An English-speaking Hispanic client has a newly applied long leg cast to stabilize a right proximal fractured tibia. During rounds at night, the nurse finds the client restless, withdrawn, and unusually quiet. Which nursing statement would be most appropriate?
- A. Are you uncomfortable?
- B. Tell me what you are feeling.
- C. You'll feel better in the morning.
- D. I'll get your pain medication right away.
Correct Answer: B
Rationale: Option 2 is open-ended and makes no assumptions about the client's psychological or emotional state. Option 1 is incorrect because males in traditional standard Hispanic cultures practice 'machismo' in which stoicism is valued, so this client may deny any pain when asked. False reassurance is never therapeutic, which makes option 3 incorrect. Option 4 is incorrect because an assessment is necessary before administering medication for pain.
The nurse is working in a mental health facility that uses group therapy with the clients. The nurse understands which to be correct regarding group therapy?
- A. The termination stage begins with the initial group meeting.
- B. Members' feelings about their accomplishments are explored in the working stage.
- C. During the working stage, members may be unclear about the purpose of the group.
- D. Group roles and responsibilities are established in the working stage of group therapy.
Correct Answer: D
Rationale: Group roles and responsibilities are established in the working stage, when members actively engage in therapeutic goals.
A client who experienced a myocardial infarction (MI) 4 days ago refuses to dangle at the bedside, saying, 'If my doctor tells me to do it, I will. Otherwise, I won't.' Which behavior should the nurse determine that the client is displaying?

*Available data*.
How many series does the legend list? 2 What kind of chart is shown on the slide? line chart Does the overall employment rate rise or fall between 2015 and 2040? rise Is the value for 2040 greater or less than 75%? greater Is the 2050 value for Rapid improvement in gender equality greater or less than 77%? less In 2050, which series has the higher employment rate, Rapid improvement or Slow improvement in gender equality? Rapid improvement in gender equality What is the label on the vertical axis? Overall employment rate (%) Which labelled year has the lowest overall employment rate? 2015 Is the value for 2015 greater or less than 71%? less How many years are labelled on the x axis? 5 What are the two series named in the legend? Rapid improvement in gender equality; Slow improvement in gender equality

*Exercise*.
According to the nursing quiz passage, when are group roles and responsibilities established in group therapy?

*Problem solution*.
In the working stage, when members actively engage in therapeutic goals.